→ **Problem description**: Retype the material word for word, starting with its first line and ending with the line that contains "point (245, 127), point (163, 88), point", including both of those lines.
• • •
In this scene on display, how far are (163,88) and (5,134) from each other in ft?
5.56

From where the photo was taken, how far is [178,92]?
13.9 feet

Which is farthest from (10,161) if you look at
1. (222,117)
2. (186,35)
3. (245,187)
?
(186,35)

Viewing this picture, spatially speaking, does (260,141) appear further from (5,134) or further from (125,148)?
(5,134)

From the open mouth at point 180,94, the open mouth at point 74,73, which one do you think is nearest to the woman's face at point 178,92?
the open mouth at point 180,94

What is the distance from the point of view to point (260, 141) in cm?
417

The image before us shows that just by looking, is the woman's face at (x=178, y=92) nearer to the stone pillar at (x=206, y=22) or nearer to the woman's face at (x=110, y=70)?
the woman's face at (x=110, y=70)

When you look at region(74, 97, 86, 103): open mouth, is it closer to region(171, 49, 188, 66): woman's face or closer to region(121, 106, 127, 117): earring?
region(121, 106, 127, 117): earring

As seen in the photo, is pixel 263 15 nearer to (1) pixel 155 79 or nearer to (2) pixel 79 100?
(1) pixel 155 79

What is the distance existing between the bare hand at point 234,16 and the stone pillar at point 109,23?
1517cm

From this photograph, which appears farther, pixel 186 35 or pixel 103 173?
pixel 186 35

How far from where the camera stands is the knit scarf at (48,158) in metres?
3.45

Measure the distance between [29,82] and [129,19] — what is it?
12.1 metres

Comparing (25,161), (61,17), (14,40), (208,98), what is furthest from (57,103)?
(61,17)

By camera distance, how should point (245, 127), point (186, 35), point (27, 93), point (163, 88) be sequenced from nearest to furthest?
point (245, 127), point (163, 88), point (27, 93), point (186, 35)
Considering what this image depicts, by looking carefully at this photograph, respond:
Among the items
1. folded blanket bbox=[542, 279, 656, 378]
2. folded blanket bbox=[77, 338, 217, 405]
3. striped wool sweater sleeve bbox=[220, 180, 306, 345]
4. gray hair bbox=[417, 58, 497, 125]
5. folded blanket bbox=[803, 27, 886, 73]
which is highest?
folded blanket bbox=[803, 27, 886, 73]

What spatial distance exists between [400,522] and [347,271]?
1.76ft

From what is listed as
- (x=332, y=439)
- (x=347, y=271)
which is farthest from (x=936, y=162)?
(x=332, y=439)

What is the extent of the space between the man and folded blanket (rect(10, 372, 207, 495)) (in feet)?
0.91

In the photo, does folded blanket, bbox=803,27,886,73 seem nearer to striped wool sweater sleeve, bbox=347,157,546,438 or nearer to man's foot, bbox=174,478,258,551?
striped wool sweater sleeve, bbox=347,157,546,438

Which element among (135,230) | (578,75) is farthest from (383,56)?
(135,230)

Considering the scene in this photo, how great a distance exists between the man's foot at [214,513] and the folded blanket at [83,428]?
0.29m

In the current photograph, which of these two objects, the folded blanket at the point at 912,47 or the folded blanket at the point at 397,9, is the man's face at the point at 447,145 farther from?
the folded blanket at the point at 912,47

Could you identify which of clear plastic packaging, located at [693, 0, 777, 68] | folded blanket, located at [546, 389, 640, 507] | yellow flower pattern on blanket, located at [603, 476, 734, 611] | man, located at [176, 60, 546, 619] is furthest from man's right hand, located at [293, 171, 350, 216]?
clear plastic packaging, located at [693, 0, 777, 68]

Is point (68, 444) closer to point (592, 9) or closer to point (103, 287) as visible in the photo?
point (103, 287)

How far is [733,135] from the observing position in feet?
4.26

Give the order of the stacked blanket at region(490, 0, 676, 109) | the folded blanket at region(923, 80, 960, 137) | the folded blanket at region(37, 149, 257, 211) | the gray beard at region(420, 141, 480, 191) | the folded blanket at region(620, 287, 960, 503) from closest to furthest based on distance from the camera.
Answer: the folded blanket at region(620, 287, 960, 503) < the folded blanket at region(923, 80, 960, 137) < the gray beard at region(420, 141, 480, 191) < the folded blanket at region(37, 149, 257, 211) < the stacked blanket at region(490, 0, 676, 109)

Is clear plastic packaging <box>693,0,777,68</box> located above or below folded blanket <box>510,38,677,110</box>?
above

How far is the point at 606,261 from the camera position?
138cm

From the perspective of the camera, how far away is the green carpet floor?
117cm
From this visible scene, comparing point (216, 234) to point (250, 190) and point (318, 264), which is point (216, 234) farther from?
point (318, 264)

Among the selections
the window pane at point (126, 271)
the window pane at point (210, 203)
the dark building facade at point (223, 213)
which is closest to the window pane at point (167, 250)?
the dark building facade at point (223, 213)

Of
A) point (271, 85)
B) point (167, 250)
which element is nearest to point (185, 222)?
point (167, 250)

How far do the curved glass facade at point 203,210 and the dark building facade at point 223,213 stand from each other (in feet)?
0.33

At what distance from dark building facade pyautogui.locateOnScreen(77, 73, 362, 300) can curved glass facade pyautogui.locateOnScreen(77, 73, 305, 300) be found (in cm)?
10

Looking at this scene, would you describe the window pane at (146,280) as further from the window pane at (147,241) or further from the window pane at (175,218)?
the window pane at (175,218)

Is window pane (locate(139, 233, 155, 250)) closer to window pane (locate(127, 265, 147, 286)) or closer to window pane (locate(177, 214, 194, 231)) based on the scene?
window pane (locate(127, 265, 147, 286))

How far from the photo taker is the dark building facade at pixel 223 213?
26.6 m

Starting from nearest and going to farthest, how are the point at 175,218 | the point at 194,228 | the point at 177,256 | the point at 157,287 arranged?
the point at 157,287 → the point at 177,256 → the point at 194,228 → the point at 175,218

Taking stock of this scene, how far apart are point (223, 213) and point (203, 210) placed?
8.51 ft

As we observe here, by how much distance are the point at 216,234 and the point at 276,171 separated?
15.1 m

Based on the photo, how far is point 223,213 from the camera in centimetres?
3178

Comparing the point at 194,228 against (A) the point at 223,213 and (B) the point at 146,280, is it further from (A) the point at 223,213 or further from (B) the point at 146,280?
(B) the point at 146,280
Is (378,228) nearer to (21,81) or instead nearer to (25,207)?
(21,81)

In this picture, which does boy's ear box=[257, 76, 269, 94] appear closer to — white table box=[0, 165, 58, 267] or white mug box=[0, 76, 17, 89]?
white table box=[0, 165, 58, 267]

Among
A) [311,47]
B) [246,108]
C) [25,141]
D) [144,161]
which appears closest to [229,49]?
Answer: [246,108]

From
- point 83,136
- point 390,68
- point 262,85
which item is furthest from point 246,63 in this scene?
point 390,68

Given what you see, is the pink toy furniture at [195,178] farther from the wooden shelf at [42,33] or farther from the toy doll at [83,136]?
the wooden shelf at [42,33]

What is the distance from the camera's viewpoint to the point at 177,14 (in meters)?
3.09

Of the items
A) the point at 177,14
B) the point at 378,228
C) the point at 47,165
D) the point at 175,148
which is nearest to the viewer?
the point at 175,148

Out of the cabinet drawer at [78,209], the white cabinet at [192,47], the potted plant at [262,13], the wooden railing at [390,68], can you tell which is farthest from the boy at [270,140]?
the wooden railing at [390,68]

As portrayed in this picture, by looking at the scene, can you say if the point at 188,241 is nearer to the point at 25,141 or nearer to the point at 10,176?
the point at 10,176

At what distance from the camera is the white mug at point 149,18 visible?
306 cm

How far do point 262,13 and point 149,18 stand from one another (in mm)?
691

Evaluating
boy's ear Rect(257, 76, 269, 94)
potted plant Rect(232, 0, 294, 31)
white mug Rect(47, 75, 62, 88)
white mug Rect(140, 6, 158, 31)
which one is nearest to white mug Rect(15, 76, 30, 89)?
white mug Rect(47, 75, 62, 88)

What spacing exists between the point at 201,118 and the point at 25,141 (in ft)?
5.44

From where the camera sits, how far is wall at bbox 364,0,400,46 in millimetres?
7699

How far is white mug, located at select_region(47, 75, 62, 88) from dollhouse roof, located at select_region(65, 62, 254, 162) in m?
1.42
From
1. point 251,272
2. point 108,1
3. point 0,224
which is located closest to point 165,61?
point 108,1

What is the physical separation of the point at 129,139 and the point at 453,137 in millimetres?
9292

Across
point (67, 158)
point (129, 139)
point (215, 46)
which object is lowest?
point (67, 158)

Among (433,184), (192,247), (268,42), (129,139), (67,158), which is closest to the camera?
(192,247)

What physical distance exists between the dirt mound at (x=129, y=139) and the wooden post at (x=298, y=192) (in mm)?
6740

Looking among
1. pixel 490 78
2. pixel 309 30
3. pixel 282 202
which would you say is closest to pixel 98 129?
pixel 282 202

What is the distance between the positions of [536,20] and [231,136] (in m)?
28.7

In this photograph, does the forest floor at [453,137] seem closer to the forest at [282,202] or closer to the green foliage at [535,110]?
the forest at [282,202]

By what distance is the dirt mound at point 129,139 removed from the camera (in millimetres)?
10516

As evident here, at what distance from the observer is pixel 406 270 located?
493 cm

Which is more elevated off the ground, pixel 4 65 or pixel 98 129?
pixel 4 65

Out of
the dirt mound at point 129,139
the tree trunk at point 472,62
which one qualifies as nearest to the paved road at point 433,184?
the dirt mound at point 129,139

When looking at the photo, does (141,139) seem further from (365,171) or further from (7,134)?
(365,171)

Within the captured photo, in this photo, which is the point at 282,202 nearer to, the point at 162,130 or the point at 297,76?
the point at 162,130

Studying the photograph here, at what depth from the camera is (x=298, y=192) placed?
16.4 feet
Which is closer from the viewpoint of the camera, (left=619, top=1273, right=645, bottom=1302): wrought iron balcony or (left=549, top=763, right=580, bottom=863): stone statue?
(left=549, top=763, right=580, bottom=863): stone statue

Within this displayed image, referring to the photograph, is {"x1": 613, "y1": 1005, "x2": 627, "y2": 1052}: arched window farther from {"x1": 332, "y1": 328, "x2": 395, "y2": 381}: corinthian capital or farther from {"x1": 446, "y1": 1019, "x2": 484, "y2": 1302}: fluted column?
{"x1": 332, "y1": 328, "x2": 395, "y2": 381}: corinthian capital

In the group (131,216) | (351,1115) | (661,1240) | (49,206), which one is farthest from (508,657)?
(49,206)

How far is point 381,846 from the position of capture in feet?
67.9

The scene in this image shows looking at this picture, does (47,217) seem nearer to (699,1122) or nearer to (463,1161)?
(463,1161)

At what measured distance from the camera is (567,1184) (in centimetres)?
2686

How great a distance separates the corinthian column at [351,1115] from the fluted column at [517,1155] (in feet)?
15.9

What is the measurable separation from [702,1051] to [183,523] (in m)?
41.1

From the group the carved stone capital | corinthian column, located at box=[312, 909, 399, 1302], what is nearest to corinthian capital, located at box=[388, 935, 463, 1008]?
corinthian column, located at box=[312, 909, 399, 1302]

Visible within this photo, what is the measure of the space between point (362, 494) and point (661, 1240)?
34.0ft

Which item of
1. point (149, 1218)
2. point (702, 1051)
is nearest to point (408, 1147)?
• • •
→ **The response**:
In this scene on display, how far are (163,88) and (5,134) from each other in ft?
5.56

From where the photo was taken, how far is [178,92]?
13.9 feet

Which is farthest from (10,161) if you look at
1. (222,117)
2. (186,35)
3. (245,187)
?
(186,35)

Viewing this picture, spatially speaking, does (260,141) appear further from (5,134) or further from (125,148)?
(5,134)

From the open mouth at point 180,94, the open mouth at point 74,73, which one do you think is nearest to the woman's face at point 178,92?
the open mouth at point 180,94

What is the distance from the point of view to point (260, 141) in cm?
417

The image before us shows that just by looking, is the woman's face at (x=178, y=92) nearer to the stone pillar at (x=206, y=22) or nearer to the woman's face at (x=110, y=70)?
the woman's face at (x=110, y=70)

When you look at region(74, 97, 86, 103): open mouth, is it closer to region(171, 49, 188, 66): woman's face or closer to region(121, 106, 127, 117): earring?
region(121, 106, 127, 117): earring

As seen in the photo, is pixel 263 15 nearer to (1) pixel 155 79 or nearer to (2) pixel 79 100?
(1) pixel 155 79

What is the distance existing between the bare hand at point 234,16 and the stone pillar at point 109,23?
1517cm

From this photograph, which appears farther, pixel 186 35 or pixel 103 173?
pixel 186 35

How far from where the camera stands is the knit scarf at (48,158) in metres?
3.45

Measure the distance between [29,82] and [129,19] — what is it?
12.1 metres

Comparing (25,161), (61,17), (14,40), (208,98), what is furthest from (57,103)?
(61,17)

By camera distance, how should point (245, 127), point (186, 35), point (27, 93), point (163, 88) be sequenced from nearest to furthest?
point (245, 127), point (163, 88), point (27, 93), point (186, 35)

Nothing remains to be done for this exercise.